Difficiles mesures de protection

Reste que ces mesures de protection sont difficiles à mettre en place. Le principe de réalité doit s’imposer. « Bien sûr, on peut tout envisager pour s’adapter, mais il faut tenir compte de certains facteurs, comme le coût de mise en place et le temps de travail supplémentaire », glisse Alexandre Saunier qui ainsi coupe l’herbe des donneurs de leçon dans les médias.
Pour illustrer cette difficulté, un chiffrage des différents moyens de protection a d’ailleurs été présenté par la chambre d’agriculture. Pour rappel, la majorité des troupeaux ovins de Saône-et-Loire sont des élevages mixtes (bovins/ovins) et de petites tailles : 47 ovins en moyenne pour les 1.316 détenteurs. Ces éleveurs produisent des agneaux de boucherie mais aussi des reproducteurs. En effet, chez certains éleveurs sélectionneurs, d’août à décembre, il y a un bélier par lot de 15 à 35 brebis. Ainsi, le loup a donc en permanence le choix entre de nombreux troupeaux. Sur les 37 communes où ce dernier a sévi, ce qui correspond au territoire de chasse du loup (où il y avait l’arrêté de tir de prélèvement), 123 détenteurs d’ovins ont été recensés pour un total de 6.542 ovins !

À la lumière de ces éléments, de ce bilan et en passant en revue les moyens de protection présents ou futurs, le constat est clair : notre département est difficilement protégeable.
D’abord, au-delà d’un long délai pour être opérationnel, un dernier exemple était donné sur la mise en place d’un chien de protection.

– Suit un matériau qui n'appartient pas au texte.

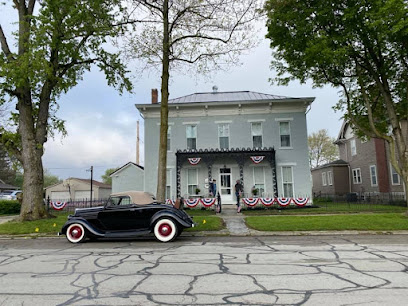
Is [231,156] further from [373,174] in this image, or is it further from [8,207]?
[8,207]

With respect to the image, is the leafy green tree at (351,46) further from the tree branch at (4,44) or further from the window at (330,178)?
the window at (330,178)

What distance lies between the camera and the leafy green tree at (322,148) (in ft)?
185

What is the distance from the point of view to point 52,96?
18250 mm

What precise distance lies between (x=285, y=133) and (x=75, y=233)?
683 inches

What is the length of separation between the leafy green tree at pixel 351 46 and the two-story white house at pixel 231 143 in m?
5.13

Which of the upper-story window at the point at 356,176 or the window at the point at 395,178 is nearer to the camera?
the window at the point at 395,178

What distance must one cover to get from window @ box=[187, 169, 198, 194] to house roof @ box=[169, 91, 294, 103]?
5.54 meters

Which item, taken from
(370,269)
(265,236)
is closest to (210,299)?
(370,269)

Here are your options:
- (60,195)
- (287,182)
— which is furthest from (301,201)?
(60,195)

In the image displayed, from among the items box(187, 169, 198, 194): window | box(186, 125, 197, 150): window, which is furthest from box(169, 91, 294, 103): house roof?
box(187, 169, 198, 194): window

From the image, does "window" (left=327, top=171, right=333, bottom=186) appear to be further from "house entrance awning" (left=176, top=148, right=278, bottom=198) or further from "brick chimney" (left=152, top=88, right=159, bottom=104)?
"brick chimney" (left=152, top=88, right=159, bottom=104)

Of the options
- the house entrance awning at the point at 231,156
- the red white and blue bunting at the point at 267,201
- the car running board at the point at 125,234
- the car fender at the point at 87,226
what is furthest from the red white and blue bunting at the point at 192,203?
the car fender at the point at 87,226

En plus de ce qui a été énoncé précédemment, pour un éleveur de 600 brebis, soit environ 15 lots pendant toute l’année, il faudrait donc quinze chiens ! De même, la mise en place de clôture de protection et parcs de nuit est difficile du fait du relief et des haies. Cela nécessite un temps de travail important pour la réalisation, l’entretien et la rentrée quotidienne des lots les soirs. Enfin concernant les parcs de nuit, cette solution n’est pas possible surtout pendant la période hivernale, car en quelques nuits les parcs deviendraient des zones boueuses incompatibles pour que les brebis y passent la nuit.

Non protégeable

La question du changement des pratiques était alors évoquée par certains. Conserver le loup, signifie-t-il abandonner nos systèmes pour se tourner vers du hors sol ? Pour Alexandre Saunier, la réponse est non, « cela n’est pas cohérent avec l’avenir de l’élevage. La section ovine demande un financement d’études de vulnérabilité pour les éleveurs, et aussi de démarrer un travail sur la non protégeabilité dans nos zones d’élevage ».
En conclusion de cette réunion, Alexandre Saunier remerciait tous les acteurs réellement impliqués quotidiennement dans la lutte sans qui rien de tout cela n’aurait été possible. Une pensée allait bien évidemment en premier aux éleveurs durement touchés. « Ce loup a été tué mais malheureusement, c’est dès à présent qu’il faut penser et anticiper le suivant. Car un long travail reste à faire ! ».
En fin de réunion, le préfet de Saône-et-Loire Julien Charles annonçait également la mise en place du réseau « loup-lynx » dans le département. Ce réseau qui repose sur la collaboration de divers acteurs de terrain (chasseurs, agriculteurs, naturalistes,etc.) vise à recueillir des informations fiables et robustes sur le plan scientifique qui renforcent le suivi du loup et de sa répartition sur le territoire national. Les acteurs intéressés en Saône-et-Loire recevront une formation en 2021.

Loïc Belin

Composition du comité "Loup"

Prévu dans le Plan national loup, un comité départemental loup a été constitué par le préfet de Saône-et-Loire dès la confirmation de sa présence en Saône-et-Loire à l’été 2020. Ce comité venait alors en remplacement de la cellule de veille et de suivi. Ce nouveau comité « Loup » est composé :
-    des services de l’État et d’établissements publics ;
-    des collectivités territoriales : Conseil départemental, associations de maires, parc du Morvan ;
-    de la profession agricole : chambre d’agriculture, syndicats agricoles, Institut de l’élevage, etc. ;
-    de la fédération des chasseurs de Saône-et-Loire ;
-    diverses associations environnementales : AOMSL, Capen, SHNA, LPO.